OpenShift brings a lot of new features on top of Kubernetes. The below diagram shows some of the key features:
Project Areas – Right off the bat, OpenShift introduces the concept of project areas. A project area can be thought of as an augmented version of the Kubernetes namespace. Apart from the usual namespace features, the project areas also add permissions & roles aspect to the overall picture.
Source to Image – This is one of the most important features of OpenShift. As a product, OpenShift ships with a set of pre-built images. A developer simply has to provide the source code of the application which will be injected to the pre-built image and deployed.
Routes – This is another major addition in OpenShift. Route is an abstraction that sits over the Kubernetes services and allows access to an internal service from the outside world. This could be seen as an alternative to Kubernetes Ingress.
Build Configurations – This is basically a YAML configuration file that allow the developer to specify details about the source repository location, image parameters and so on.
Deployment Configurations – This set of configuration parameters impact the run-time environment of the application. For example, you could have JDBC URLs, connection credentials, other environment variables required by your application. You could also define deployment policies and number of instances that should be created.
Apart from these features, OpenShift also ships with builtin EFK stack. This can allow you to collect logs generated by the application. To top it all off, the web-console of OpenShift is much better to look at. Even though Kubernetes also has a web-console, the one that OpenShift has is miles better in terms of usability and functionality. If web-console is a really big factor for you, OpenShift definitely trumps the Kubernetes vs Openshift debate in that regard.
The hidden relation between Docker, Kubernetes and Open Shift is not so hidden after all. In fact, the relation is often symbiotic and thereby complements each other.
Just like Kubernetes solves many issues with Docker-only setup, Open Shift does the same for Kubernetes.
To recap, Kubernetes allows developers to manage multiple containers. It does most of the heavy-lifting with regards to container management such as scaling, load balancing, storage management and so on. Kubernetes has a wonderful community support. One can install it on almost all Linux distros.

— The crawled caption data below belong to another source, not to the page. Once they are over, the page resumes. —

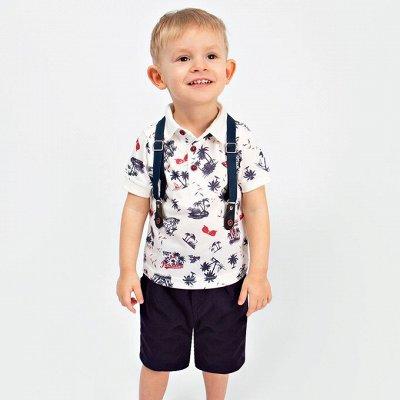 Детская и подростковая одежда + Школьная - 21 — Костюмы для мальчика — Костюмы и комбинезоны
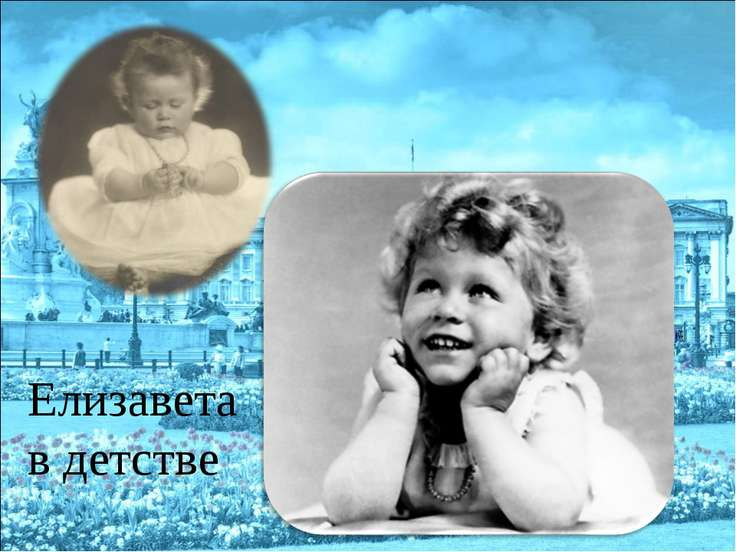 Елизавета в детстве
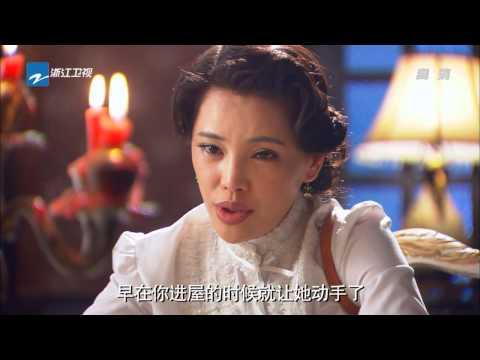 Nữ Đặc Công X – Tập 40 Thuyết Minh HD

OpenShift, on the other hand, provides a lot of good abstractions on top of Kubernetes. With OpenShift, your development teams can practically work without any knowledge of Docker and Kubernetes.
This might be a good thing or a bad thing depending on your perspective. If your organization is new to DevOps practices, OpenShift can help you ship code faster. At the same time you are able to leverage the power of Kubernetes and Docker indirectly. In this regard, OpenShift definitely wins the Kubernetes vs OpenShift debate.
However, since OpenShift takes an opinionated approach to the infrastructure, experienced DevOps teams may find themselves constricted. Kubernetes, on the other hand, provides a great amount of flexibility.
At the end of the day, it all depends on your situation and needs.